Talk to individual hosts these days, and you’ll get an earful about their displeasure with the big platforms. Airbnb CEO Brian Chesky mounted an apology tour of sorts this Spring when Airbnb unilaterally refunded Covid-impacted guests, and left hosts virtually empty-handed. Airbnb has taken numerous measures in the interim to right the wrongs, but many hosts feel these steps have been woefully inadequate.
Will individual hosts bolt and attempt to attract a higher percentage of direct bookings? Some undoubtably will attempt to get more direct bookings, but most need Airbnb, Vrbo and Booking.com to divert traveler demand in their directions.
The state of the economy has always forced or eased hosts’ reliance on the big online travel agency platforms, and will continue to do so for the most part in the future.
Like in the airline industry, where carriers could charge bag fees because they have a captive passenger audience, the big online travel agencies know that hosts need them even if they feel disheartened and disenchanted.
Increased Monetization on the Platforms
Writing for VRM Intel about Airbnb’s pending IPO, founder and Editor Amy Hinote said property managers can expect Airbnb to extract higher commissions and to place further limits on host-guest communications.
“The difference between HomeAway and Airbnb is that HomeAway’s executives were actively engaged with the VRM (vacation rental manager) community,” Hinote wrote. “In contrast, many of the largest vacation rental property managers have never had the opportunity to have a conversation with Airbnb’s C-suite. Airbnb hasn’t demonstrated any concern for the needs of its professional suppliers, and its filing shows no intention to cater to this supply sector of its business.”
It wouldn’t be surprising if Airbnb competitors Booking.com and Vrbo don’t make similar moves to get higher paydays from hosts in the future, although Booking.com knocked Expedia off its online travel agency pedestal in the early 2000s in part by keeping hotel commissions lower than its rival.
Oh, Then There’s Google
No list of short-term rental challenges would be complete without citing the Google threat as the company pays closer attention to its vacation rental business, and gets more aggressive. Booking.com, Vrbo, and Tripadvisor, to name a few, are more dependent on Google than is Airbnb, but the entire industry will pay an increased Google tax if antitrust watchdogs don’t tame the search engine and make competition more fair.
Airbnb knows that Google, with its grip on consumer eyeballs, is the company’s biggest threat.
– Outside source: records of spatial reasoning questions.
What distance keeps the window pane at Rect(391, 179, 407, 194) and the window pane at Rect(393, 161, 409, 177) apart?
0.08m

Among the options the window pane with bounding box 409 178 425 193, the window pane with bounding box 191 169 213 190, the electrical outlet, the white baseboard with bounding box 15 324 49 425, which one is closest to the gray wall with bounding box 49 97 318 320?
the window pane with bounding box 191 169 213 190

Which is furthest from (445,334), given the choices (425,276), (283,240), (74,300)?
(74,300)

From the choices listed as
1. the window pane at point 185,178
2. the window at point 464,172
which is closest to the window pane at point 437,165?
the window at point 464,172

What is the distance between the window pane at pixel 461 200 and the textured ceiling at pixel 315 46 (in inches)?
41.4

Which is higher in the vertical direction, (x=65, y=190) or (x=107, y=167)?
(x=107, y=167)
Hotel Rebound and Consolidation
In a couple of years, the hotel industry will be back, although it may be reshaped. In certain locales, the short-term rental industry is booming as hotels still struggle. For example, Michelle Katz Hellerstein, who owns a vacation rental in Truckee, California, said rates were “astronomically” high in November as families flocked to the area because of remote school and work.
On the other hand, Katz Hellerstein said although she had a few November rentals, “I guess the greatest challenge is that it appears people don’t want to make plans too far in advance.”
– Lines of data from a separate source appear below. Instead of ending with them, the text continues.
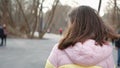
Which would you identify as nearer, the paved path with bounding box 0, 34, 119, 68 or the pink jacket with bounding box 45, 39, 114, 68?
the pink jacket with bounding box 45, 39, 114, 68

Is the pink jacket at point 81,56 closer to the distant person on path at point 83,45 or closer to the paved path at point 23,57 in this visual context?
the distant person on path at point 83,45

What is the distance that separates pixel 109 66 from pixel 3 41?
27712 millimetres

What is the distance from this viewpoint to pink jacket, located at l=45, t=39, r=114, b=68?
11.0 feet

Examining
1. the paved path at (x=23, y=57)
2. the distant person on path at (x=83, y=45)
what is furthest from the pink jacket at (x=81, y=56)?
the paved path at (x=23, y=57)

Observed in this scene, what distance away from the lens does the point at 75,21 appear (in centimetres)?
345

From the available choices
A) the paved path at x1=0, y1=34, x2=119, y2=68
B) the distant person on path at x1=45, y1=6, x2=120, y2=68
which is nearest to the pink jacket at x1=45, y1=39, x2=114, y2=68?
the distant person on path at x1=45, y1=6, x2=120, y2=68

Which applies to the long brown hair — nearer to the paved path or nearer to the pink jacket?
the pink jacket

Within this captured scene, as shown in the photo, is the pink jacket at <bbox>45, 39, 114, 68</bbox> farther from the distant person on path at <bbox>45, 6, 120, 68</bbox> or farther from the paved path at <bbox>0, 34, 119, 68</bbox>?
the paved path at <bbox>0, 34, 119, 68</bbox>

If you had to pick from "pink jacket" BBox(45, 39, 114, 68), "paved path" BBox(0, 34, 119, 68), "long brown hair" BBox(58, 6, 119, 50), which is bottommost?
"paved path" BBox(0, 34, 119, 68)

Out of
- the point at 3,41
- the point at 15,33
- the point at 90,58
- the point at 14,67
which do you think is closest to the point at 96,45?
the point at 90,58

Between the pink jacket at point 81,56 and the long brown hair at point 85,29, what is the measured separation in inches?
1.7

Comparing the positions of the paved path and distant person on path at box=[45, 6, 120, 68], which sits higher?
distant person on path at box=[45, 6, 120, 68]

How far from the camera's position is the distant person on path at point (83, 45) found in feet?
11.1

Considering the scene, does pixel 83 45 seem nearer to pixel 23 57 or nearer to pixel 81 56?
pixel 81 56
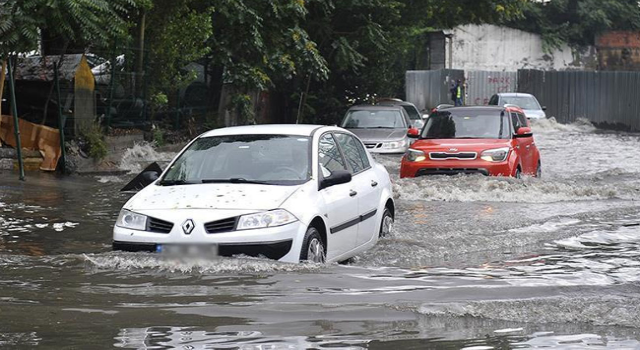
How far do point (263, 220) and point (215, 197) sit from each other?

Post-vaccine, though, in-person schools will be back in session, offices will presumably reopen, and a humbled business travel market will show a pulse. When all that happens, short-term rental owners and providers may have to cope with diminished demand in traditional vacation rental markets, as urban areas rebound.
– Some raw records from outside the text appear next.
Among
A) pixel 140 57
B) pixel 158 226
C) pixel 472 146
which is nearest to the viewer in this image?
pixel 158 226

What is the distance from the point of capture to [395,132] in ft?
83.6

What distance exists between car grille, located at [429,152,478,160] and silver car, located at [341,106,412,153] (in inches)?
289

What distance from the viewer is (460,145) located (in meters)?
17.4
There will be a ton of mergers and business failures as the short-term rental market, the wider travel industry, and global economies sort themselves out. Some of the Sonder-like quasi hotel companies, many of which closed up shop during the pandemic, will be back and newer players will emerge if market conditions are attractive.
A public Airbnb could be emboldened, and get more aggressive with larger acquisitions than has been its habit.
As it is after most crises, the stronger players will get stronger, and weaker companies will have to adapt or succumb.